Here, Elan's clinical study and its FDA submissions clearly fall within the scope of the safe harbor. After learning that the FDA proposed to change the designation of metaxalone tablets, Elan initiated its own clinical trial to characterize the effect of food on the absorption of Skelaxin and observed a significant increase in bioavailability when Skelaxin was administered with food. Elan submitted that information to the FDA to revise the Skelaxin product label and to propose changes to the approval requirements for generic versions of Skelaxin. Those activities were anything but "routine" post-approval reporting; rather, they were "necessary" to the approval of both the brand-name and generic versions of Skelaxin. The district court therefore did not err in holding that Elan's clinical activities and FDA submissions are exempt from infringement under the safe harbor provision. . . .

Classen asserts that Elan's filing of patent applications based on the clinical data infringed the method claims and that Elan's sale of Skelaxin with the revised label containing information derived from the clinical trial infringed the kit claims. As indicated, when granting summary judgment of noninfringement, the district court did not determine whether those post-submission activities constituted infringement of the '472 patent or whether they were exempt under the safe harbor. Rather than deciding those issues in the first instance on appeal, we vacate the judgment of noninfringement and remand the case to the district court for further proceedings on the parties' pending claims and counterclaims, including issues of validity, enforceability, and infringement of the asserted patent.

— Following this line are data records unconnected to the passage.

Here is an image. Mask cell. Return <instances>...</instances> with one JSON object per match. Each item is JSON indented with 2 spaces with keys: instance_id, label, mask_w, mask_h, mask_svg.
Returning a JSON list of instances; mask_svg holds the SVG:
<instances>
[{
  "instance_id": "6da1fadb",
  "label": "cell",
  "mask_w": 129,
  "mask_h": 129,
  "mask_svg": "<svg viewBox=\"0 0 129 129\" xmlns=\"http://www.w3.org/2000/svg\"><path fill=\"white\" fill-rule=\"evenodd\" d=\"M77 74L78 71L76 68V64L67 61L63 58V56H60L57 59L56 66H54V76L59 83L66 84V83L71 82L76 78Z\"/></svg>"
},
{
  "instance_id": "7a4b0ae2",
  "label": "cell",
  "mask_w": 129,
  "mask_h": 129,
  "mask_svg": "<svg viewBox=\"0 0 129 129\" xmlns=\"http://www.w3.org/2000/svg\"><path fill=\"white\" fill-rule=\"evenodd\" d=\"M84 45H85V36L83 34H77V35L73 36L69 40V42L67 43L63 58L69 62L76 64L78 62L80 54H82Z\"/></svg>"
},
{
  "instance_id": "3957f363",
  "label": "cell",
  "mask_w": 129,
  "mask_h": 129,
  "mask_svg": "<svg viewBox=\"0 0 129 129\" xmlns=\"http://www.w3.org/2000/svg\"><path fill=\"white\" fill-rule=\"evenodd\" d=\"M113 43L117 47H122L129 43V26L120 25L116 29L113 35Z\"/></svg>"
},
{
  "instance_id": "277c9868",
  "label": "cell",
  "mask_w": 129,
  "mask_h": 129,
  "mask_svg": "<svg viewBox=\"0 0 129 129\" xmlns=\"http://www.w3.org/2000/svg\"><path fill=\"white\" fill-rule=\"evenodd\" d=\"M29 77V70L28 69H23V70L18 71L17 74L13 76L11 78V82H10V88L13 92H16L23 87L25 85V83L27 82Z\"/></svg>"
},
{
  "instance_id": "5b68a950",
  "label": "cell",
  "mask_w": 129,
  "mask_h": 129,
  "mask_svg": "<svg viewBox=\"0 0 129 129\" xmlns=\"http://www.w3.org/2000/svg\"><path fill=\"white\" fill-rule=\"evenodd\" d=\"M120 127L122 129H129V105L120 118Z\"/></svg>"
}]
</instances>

To assist the district court in its analysis of infringement, if the court reaches that issue on remand, we make the following observations of the record. Filing a patent application is generally not an infringement of a patent. It is not the making, using, offering to sell, selling, or importing of an invention. It is the act of approaching an agency of the government in order to obtain a limited privilege and to fulfill a public goal of making knowledge of an invention available to the public. It is not commercializing an invention, which requires introducing an invention into commerce, or making preparations to do so. Moreover, infringing a multi-step method claim requires carrying out all the steps of the claim. As filing a patent application is not commercializing an invention, a method claim requiring commercialization, as claim 36 does, is likely not infringed by Elan's actions here.

In addition, placing the information submitted to the FDA on the product label after sNDA approval generally cannot be an infringement. Information obtained from exempt activities does not cease to be exempt once the sNDA is approved. It is a requirement of law that a drug product contains the labeling approved by the FDA. This is not to say that a pharmaceutical patent claiming a method of treatment, a method of preparation, or a composition of matter cannot be infringed by the subsequent actions of making, using, offering to sell, selling, or importing of a drug covered by that patent based on information derived from exempt activities. But that is not the case here. Having stated the above, we leave it to the district court to deal with any infringement or other issues as it deems appropriate.